#### Provided data ####

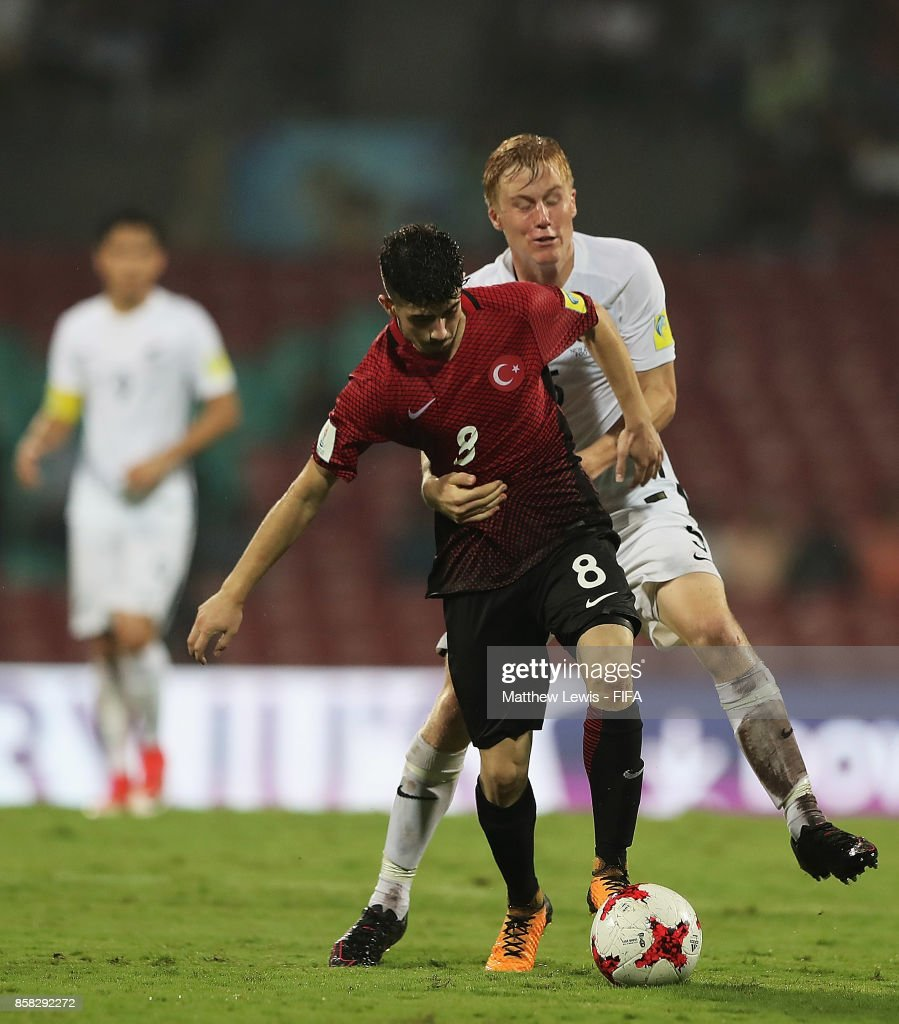 Kerem Kesgin of Turkey and Boyd Curry of New Zealand challenge for the ball during the FIFA U-17 World Cup India 2017 group B match between New Zealand and Turkey at Dr DY Patil Cricket Stadium on October 6, 2017 in Mumbai, India.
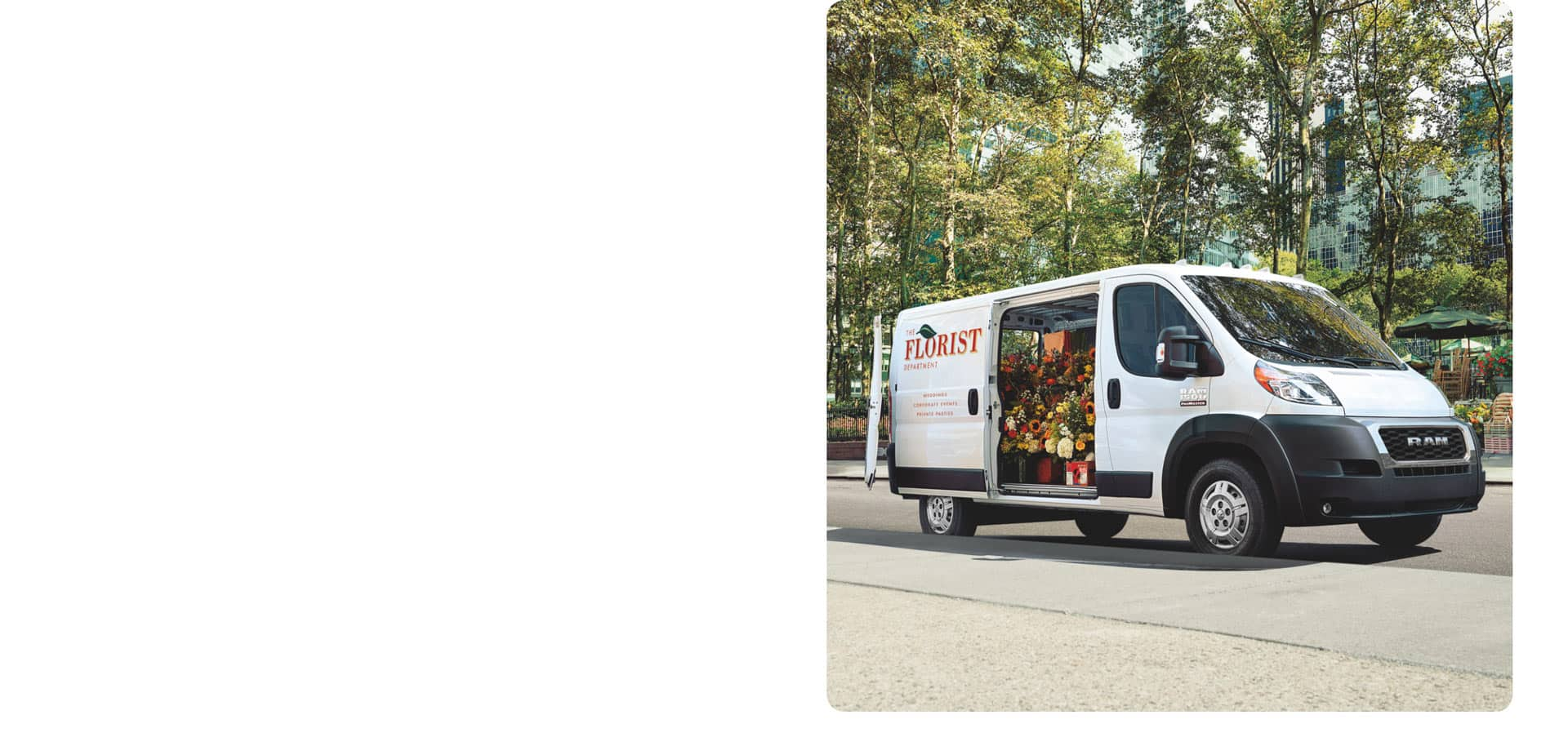 A 2021 Ram ProMaster with the logo of a florist on its side, its doors open to reveal the interior filled with flowers.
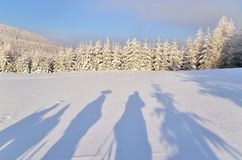 Shadows cast by hikers. Shadows cast on the snow by people in mountains stock images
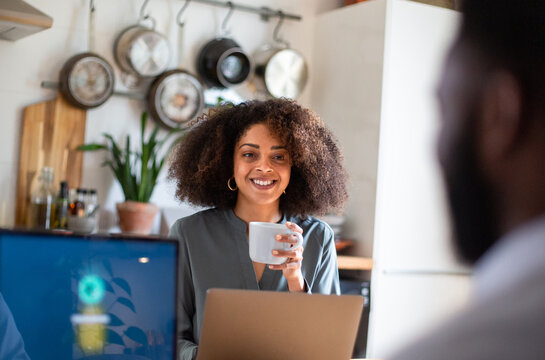 African American couple working from home having coffee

####

• [The task]:
Reproduce the listing word for word and omit its pictures.

• [Task result]:
 Kerem Kesgin of Turkey and Boyd Curry of New Zealand challenge for the ball during the FIFA U-17 World Cup India 2017 group B match between New Zealand and Turkey at Dr DY Patil Cricket Stadium on October 6, 2017 in Mumbai, India.
 A 2021 Ram ProMaster with the logo of a florist on its side, its doors open to reveal the interior filled with flowers.
 Shadows cast by hikers. Shadows cast on the snow by people in mountains stock images
 African American couple working from home having coffee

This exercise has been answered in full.